> [Task details]:
Write the entries out again in full and unchanged, dropping every image.

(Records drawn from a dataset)
=-=-=

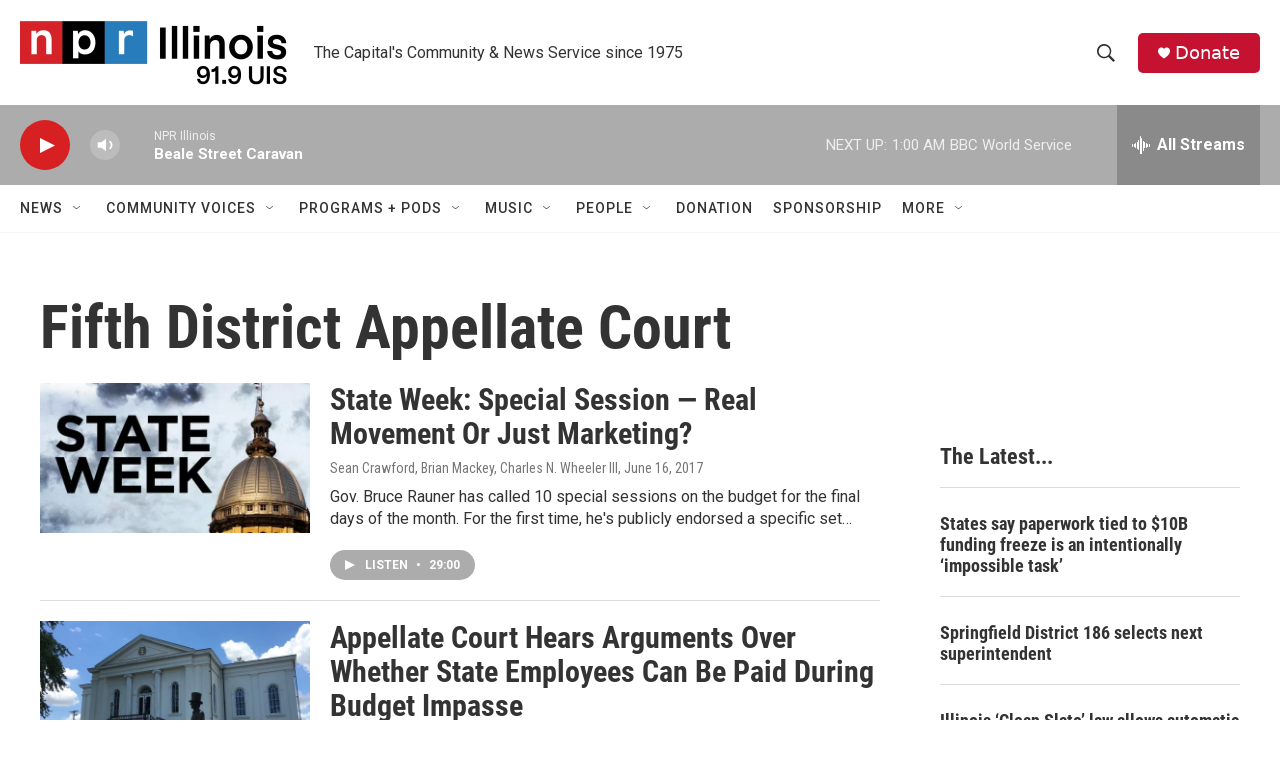

--- FILE ---
content_type: text/html; charset=utf-8
request_url: https://www.google.com/recaptcha/api2/aframe
body_size: 266
content:
<!DOCTYPE HTML><html><head><meta http-equiv="content-type" content="text/html; charset=UTF-8"></head><body><script nonce="oGrYJdlgrVfUjNEivBIcjw">/** Anti-fraud and anti-abuse applications only. See google.com/recaptcha */ try{var clients={'sodar':'https://pagead2.googlesyndication.com/pagead/sodar?'};window.addEventListener("message",function(a){try{if(a.source===window.parent){var b=JSON.parse(a.data);var c=clients[b['id']];if(c){var d=document.createElement('img');d.src=c+b['params']+'&rc='+(localStorage.getItem("rc::a")?sessionStorage.getItem("rc::b"):"");window.document.body.appendChild(d);sessionStorage.setItem("rc::e",parseInt(sessionStorage.getItem("rc::e")||0)+1);localStorage.setItem("rc::h",'1768718242445');}}}catch(b){}});window.parent.postMessage("_grecaptcha_ready", "*");}catch(b){}</script></body></html>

=-=-=

> [Worked solution]:
--- FILE ---
content_type: text/html; charset=utf-8
request_url: https://www.google.com/recaptcha/api2/aframe
body_size: 266
content:
<!DOCTYPE HTML><html><head><meta http-equiv="content-type" content="text/html; charset=UTF-8"></head><body><script nonce="oGrYJdlgrVfUjNEivBIcjw">/** Anti-fraud and anti-abuse applications only. See google.com/recaptcha */ try{var clients={'sodar':'https://pagead2.googlesyndication.com/pagead/sodar?'};window.addEventListener("message",function(a){try{if(a.source===window.parent){var b=JSON.parse(a.data);var c=clients[b['id']];if(c){var d=document.createElement('img');d.src=c+b['params']+'&rc='+(localStorage.getItem("rc::a")?sessionStorage.getItem("rc::b"):"");window.document.body.appendChild(d);sessionStorage.setItem("rc::e",parseInt(sessionStorage.getItem("rc::e")||0)+1);localStorage.setItem("rc::h",'1768718242445');}}}catch(b){}});window.parent.postMessage("_grecaptcha_ready", "*");}catch(b){}</script></body></html>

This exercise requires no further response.